TUDO É CÓPIA DE UMA CÓPIA DE UMA CÓPIA
Isso vai para além da internet ou das redes sociais. É só ver a quantidade de reboots, remakes, live actions e franquias que a indústria cinematográfica está lançando. Das 10 maiores bilheterias do mundo em 2025, seis foram continuações de franquias já existentes, duas foram adaptações de videogames para as telas e uma, um drama baseado em uma franquia de esportes.
A cultura hiperotimizada pode parecer criar uma abundância de produtos, mas é mais estagnada do que nunca. Na visão do Office of Applied Strategy: “a cultura se tornou tão autoconsciente, automimética e autorreferencial que pode gerar infinitas variações de si mesma”.
O paradoxo é que essa repetição convive com um desejo crescente por diferença. Segundo o estudo da Página 3, 72% dos brasileiros gostariam de ser mais diferentes dos outros. Para as pesquisadoras, há fagulhas de esperança.

“Ainda não chegamos em um momento em que teríamos zero autonomia.
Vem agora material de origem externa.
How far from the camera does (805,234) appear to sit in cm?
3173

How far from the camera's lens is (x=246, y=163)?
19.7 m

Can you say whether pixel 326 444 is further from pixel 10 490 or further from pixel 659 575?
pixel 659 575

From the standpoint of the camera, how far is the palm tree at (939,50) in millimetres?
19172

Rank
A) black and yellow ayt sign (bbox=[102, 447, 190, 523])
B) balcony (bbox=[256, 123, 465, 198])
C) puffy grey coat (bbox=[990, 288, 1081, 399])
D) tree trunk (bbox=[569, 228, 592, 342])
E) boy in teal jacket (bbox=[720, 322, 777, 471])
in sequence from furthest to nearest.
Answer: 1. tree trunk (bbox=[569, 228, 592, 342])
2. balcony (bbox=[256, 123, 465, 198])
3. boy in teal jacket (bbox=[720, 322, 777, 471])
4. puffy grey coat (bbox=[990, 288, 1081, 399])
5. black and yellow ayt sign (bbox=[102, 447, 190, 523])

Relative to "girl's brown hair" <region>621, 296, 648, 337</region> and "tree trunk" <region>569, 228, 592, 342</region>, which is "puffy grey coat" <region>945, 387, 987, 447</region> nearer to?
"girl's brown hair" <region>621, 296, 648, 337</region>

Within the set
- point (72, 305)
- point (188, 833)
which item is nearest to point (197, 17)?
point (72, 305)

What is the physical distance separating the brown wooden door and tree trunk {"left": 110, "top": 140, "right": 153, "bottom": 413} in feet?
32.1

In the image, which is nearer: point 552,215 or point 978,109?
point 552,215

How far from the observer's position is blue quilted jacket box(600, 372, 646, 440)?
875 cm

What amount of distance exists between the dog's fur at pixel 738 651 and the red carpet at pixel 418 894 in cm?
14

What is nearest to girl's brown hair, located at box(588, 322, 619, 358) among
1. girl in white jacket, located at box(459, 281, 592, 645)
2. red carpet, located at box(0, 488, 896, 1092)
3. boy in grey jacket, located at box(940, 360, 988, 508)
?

Agora é a hora de parar e pensar criticamente, fazer exercícios de identidade", diz Georgia.
Para ela, não se trata de deixar de usar IA, ou de voltar para a produção completamente orgânica de um texto, por exemplo, mas de criar espaços para a identidade e para o pensamento crítico. As pesquisadoras sugerem rituais mundanos como desacelerar, entrar em contato com outras pessoas e tirar o selo de IA da nossa própria mente.
“O futuro é sobre quem souber ser mais de si mesmo e conseguir pensar por si só", resume Georgia.